Washington, D.C. — The Office of the Comptroller of the Currency (OCC) today issued proposed supervisory guidance on climate-related risk, marking the first time a federal bank regulator has taken substantive action to stem climate-related financial risk. The OCC will receive comments on the guidance until February 14, 2022.
The OCC regularly releases guidance on how it expects banks to manage the major risks they face, then sends bank examiners to see how banks are implementing those expectations. Recently, financial regulators have finally started to recognize the climate crisis as a risk for banks, and this guidance is a sign that the OCC is moving from recognition to action.
David Arkush, director of Public Citizen’s Climate Program, issued the following statement:
“This guidance, the first of its kind from a U.S. banking regulator, is a critical step toward addressing climate-related risk to financial institutions and the system. We thank Acting Comptroller Michael Hsu for his leadership in issuing it.
“The substance of the guidance is a solid start. It takes the foundational step of recognizing that climate-related risk can threaten the safety and soundness of individual banks and the whole financial system which means it puts the full range of OCC tools on the table, including enforcement authority.

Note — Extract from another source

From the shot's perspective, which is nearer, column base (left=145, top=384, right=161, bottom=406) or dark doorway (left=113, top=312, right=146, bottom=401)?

The guidance is notable for recognizing that managers may need to limit bank activities to mitigate climate-related risk and instructing bank managers to consider disproportionate impacts on disadvantaged households and communities. We look forward to working with the agency to strengthen the guidance and extend it to all banks under the OCC’s supervision.
“We also need similar action from other bank regulators. Acting Comptroller Hsu should use his seat on the Board of the Federal Deposit Insurance Corporation (FDIC), acting with other members of the Board, to extend this guidance to banks under that agency’s jurisdiction.”
With Americans for Financial Reform, Public Citizen offered a Climate Roadmap for U.S. Financial Regulation in March 2021 that includes recommendations for supervisory guidance.
With additional partners, Public Citizen offered more detailed guidance on incorporating climate-related risk into bank supervision in September 2021 and called on regulators to implement it.
In May 2021, Arkush published Unsafe at Any Charge: Why Financial Regulators Should Actively Mitigate Climate-Related Risk, making the case for why bank regulators should take climate-related risk it seriously as a threat to safety and soundness and financial stability—and why doing so involves limiting bank activities.